→ **WHAT IS REQUIRED**
Please copy out the entries below exactly, beginning with the line that contains "body_size: 612" and ending with the line that contains "License URI: http://www.gnu.org/licenses/gpl-3.0.html", and include nothing outside that span.

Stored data
..........

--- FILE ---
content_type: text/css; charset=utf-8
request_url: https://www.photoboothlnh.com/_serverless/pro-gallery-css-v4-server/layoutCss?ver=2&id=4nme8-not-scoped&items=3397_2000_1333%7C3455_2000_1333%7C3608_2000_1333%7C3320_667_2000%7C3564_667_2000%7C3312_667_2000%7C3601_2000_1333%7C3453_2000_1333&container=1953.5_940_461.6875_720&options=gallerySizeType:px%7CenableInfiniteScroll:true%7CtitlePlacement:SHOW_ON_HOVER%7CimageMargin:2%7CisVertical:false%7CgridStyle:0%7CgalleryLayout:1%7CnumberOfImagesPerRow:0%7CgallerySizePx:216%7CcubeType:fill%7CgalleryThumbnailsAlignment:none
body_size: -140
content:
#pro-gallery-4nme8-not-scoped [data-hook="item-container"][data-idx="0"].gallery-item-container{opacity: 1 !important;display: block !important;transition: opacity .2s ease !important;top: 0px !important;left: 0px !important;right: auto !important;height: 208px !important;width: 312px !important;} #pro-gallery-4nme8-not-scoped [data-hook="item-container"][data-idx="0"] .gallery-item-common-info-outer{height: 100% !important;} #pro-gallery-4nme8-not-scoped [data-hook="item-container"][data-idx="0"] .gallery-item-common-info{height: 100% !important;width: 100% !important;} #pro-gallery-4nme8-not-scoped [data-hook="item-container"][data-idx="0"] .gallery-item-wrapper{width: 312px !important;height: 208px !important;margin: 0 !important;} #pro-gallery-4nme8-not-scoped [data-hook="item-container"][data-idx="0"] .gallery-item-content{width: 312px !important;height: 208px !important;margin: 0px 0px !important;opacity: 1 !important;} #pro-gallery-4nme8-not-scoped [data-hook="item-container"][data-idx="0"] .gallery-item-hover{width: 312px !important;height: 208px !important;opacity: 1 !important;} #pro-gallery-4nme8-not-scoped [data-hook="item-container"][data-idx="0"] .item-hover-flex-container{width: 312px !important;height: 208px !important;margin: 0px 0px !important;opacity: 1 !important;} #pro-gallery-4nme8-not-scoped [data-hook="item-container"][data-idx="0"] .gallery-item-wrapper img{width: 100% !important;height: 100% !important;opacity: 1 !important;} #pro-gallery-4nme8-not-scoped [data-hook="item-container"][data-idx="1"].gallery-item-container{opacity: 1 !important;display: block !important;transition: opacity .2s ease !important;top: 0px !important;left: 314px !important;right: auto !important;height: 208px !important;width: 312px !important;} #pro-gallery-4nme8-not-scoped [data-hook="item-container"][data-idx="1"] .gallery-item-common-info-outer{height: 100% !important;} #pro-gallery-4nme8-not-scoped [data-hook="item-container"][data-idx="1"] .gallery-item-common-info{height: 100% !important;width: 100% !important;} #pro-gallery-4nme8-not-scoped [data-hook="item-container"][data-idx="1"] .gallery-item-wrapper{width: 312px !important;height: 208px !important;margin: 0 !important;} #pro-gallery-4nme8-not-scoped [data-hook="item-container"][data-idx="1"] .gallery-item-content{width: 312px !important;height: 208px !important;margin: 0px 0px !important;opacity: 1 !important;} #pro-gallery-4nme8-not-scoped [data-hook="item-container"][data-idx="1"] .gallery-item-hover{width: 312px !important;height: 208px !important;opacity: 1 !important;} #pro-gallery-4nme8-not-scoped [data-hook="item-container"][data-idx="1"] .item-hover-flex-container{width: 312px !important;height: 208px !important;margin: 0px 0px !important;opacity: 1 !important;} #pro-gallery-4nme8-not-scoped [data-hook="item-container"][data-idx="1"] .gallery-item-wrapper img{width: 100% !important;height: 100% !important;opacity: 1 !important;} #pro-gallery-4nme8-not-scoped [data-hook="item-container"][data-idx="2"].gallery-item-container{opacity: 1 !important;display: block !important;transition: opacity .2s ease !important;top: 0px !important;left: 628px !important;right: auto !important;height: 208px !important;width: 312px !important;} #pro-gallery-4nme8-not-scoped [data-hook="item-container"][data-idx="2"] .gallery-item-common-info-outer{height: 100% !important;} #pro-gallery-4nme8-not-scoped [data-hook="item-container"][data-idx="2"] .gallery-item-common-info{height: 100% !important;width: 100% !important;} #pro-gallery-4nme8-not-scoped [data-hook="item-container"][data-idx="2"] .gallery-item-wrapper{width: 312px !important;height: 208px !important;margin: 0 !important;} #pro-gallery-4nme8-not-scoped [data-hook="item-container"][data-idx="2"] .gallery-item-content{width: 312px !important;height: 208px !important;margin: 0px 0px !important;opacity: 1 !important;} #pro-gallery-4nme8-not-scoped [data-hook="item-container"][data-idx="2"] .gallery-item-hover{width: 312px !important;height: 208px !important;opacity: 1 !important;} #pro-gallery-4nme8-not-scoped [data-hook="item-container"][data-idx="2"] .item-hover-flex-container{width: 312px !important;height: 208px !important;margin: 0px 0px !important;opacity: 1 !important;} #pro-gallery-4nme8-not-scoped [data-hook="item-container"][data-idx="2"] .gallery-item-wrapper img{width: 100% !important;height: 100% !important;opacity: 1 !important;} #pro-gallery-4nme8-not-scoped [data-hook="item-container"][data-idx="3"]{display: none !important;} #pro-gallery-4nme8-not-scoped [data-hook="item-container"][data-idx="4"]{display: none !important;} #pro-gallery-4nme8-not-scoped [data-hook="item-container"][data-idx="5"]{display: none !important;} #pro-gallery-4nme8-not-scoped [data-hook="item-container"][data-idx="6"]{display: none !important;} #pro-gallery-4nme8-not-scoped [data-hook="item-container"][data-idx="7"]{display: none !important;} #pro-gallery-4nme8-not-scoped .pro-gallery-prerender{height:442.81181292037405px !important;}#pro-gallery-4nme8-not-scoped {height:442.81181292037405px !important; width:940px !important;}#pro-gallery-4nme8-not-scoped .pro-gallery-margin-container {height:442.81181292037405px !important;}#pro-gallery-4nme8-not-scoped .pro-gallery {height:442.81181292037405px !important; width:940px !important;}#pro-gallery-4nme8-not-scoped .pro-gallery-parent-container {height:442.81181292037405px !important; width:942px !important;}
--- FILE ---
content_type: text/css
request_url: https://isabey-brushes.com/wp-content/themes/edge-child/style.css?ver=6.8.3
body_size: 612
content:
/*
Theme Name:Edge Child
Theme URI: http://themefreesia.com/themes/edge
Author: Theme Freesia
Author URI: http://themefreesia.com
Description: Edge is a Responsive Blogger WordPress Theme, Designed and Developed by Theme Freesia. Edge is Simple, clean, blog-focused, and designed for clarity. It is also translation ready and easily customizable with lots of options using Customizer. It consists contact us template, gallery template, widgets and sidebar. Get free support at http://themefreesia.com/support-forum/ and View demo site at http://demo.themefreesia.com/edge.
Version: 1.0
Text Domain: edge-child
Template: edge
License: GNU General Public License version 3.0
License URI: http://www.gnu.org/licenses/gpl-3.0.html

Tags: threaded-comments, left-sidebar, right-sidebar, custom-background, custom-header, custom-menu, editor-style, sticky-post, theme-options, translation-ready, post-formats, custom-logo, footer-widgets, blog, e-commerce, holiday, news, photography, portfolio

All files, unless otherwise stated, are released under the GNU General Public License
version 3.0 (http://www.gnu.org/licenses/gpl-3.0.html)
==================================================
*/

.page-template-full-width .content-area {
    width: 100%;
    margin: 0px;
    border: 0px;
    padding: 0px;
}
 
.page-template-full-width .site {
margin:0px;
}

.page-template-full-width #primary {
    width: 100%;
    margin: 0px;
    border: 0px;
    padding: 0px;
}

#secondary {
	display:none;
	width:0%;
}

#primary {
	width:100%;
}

..........

→ **THE ANSWER**
body_size: 612
content:
/*
Theme Name:Edge Child
Theme URI: http://themefreesia.com/themes/edge
Author: Theme Freesia
Author URI: http://themefreesia.com
Description: Edge is a Responsive Blogger WordPress Theme, Designed and Developed by Theme Freesia. Edge is Simple, clean, blog-focused, and designed for clarity. It is also translation ready and easily customizable with lots of options using Customizer. It consists contact us template, gallery template, widgets and sidebar. Get free support at http://themefreesia.com/support-forum/ and View demo site at http://demo.themefreesia.com/edge.
Version: 1.0
Text Domain: edge-child
Template: edge
License: GNU General Public License version 3.0
License URI: http://www.gnu.org/licenses/gpl-3.0.html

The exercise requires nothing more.